The Arctic Incident

Holly surveyed the scene below. Verbil was right. The once thriving suburb had become a ghost town with the chute’s closure to the public. Only the occasional foraging troll stumbled past their pods. When trolls began staking out territory in an area, you knew it was deserted.

“It’s jus’ you an’ me, Cap’. And the night’s still young.”

“Stow it, Verbil. Keep your mind on the job. Or isn’t private a low enough rank for you?”

“Yes, Holly. Sorry, I mean, yes, sir.”

Sprites. They were all the same. Give a fairy a pair of wings and he thought he was irresistible.

Holly chewed her lip. They’d wasted enough taxpayers’ gold on this stakeout. The brass should just call it a day, but they wouldn’t. Surveillance duty was ideal for keeping embarrassing officers out of the public eye.

In spite of this, Holly was determined to do the job to the best of her ability. The Internal Affairs tribunal wasn’t going to have any extra ammunition to throw at her if she could help it.

Holly called up their daily pod checklist on the plasma screen. The gauges for the pneumatic clamps were in the green. Plenty of gas to keep their pod hanging there for four long boring weeks.

Next on the list was thermal imaging.

“Chix, I want you to do a flyby. We’ll run a thermal.”

Verbil grinned. Sprites loved to fly.

“Roger, Captain,” he said, strapping a thermoscan bar to his chest.

Holly opened a hole in the pod, and Verbil swooped out, climbing quickly to the shadows. The bar on his chest bathed the area below with heat-sensitive rays. Holly punched up the thermoscan program on her computer. The view screen swam with fuzzy images in various shades of gray. Any living creature would show up even behind a layer of solid rock. But there was nothing, just a few swear toads and the tail end of a troll shambling off the screen.

Verbil’s voice crackled over the speaker.

“Hey, Captain. Should I take ’er in for a closer look?”

That was the trouble with portable scanners. The further away you were, the weaker the rays became.

“Okay, Chix. One more sweep. Be careful.”

“Don’t worry, Holly. The Chix man will keep himself in one piece for you.”

Holly drew a breath to make a threatening reply, but the retort died in her throat. On the screen. Something was moving.

“Chix. You getting this?”

“Affirmative, Cap. I’m getting it, but I dunno what I’m getting.”

Holly enhanced a section of the screen. Two beings were moving around on the second level. The beings were gray.

“Chix. Hold your position. Continue scanning.”

Gray? How could gray things be moving? Gray was dead. No heat, cold as the grave. Nevertheless . . .

“On your guard, Private Verbil. We have possible hostiles.”

Holly opened a channel to Police Plaza. Foaly, the LEP’s technical wizard, would undoubtedly have their video feed running in the Operations booth.

“Foaly. You watching?”

“Yep, Holly,” answered the centaur. “Just bringing you up on the main screen.”

“What do you make of these shapes? Moving gray? I’ve never seen anything like it.”

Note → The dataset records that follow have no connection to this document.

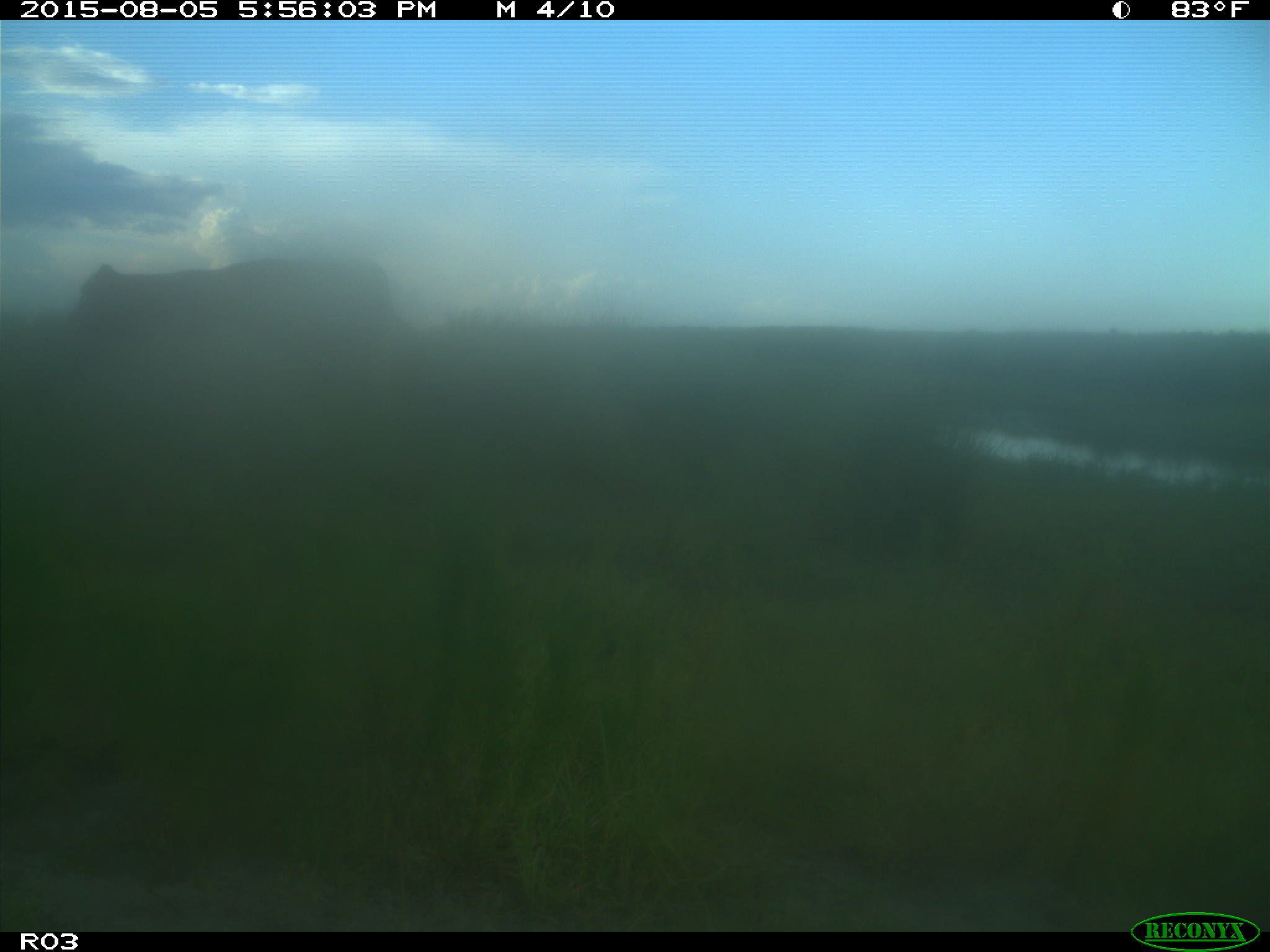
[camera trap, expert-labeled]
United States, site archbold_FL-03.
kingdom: Animalia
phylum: Chordata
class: Mammalia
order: Artiodactyla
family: Bovidae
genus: Bos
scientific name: Bos taurus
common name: domestic cow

“Me neither.” There followed a brief silence, punctuated by the clicking of a keyboard. “Two possible explanations. One, equipment malfunction. These could be phantom images from another system. Like interference on a radio.”

“The other explanation?”

“It’s so ludicrous that I hardly like to mention it.”

“Yeah, well do me a favor, Foaly, mention it.”

“Well, ridiculous as it sounds, someone may have found a way to beat my system.”

Holly paled. If Foaly was even admitting the possibility, then it was almost definitely true. She cut the centaur off, switching her attention back to Private Verbil. “Chix! Get out of there. Pull up! Pull up!”

The sprite was far too busy trying to impress his pretty captain to realize the seriousness of his situation. “Relax, Holly. I’m a sprite. Nobody can hit a sprite.”

That was when a projectile erupted through a chute window, blowing a fist-sized hole in Verbil’s wing.

Holly tucked a Neutrino 2000 into its holster, issuing commands through her helmet’s com-set.

“Code 14, repeat code 14. Fairy down. Fairy down. We are under fire. E37. Send warlock medics and backup.”

Holly dropped through the hatch, rappelling to the tunnel floor. She ducked behind a statue of Frond, the first elfin king. Chix was lying on a mound of rubble across the avenue. It didn’t look good. The side of his helmet had been bashed in by the jagged remains of a low wall, rendering his com-set completely useless.

She needed to reach him soon, or he was a goner. Sprites only had limited healing powers. They could magic away a wart, but gaping wounds were beyond them.

“I’m patching you through to the commander,” said Foaly’s voice in her ear. “Stand by.”

Commander Root’s gravelly tones barked across the airwaves. He did not sound in the best of moods. No surprises there.

“Captain Short. I want you to hold your position until backup gets there.”

“Negative, Commander. Chix is hit. I have to reach him.”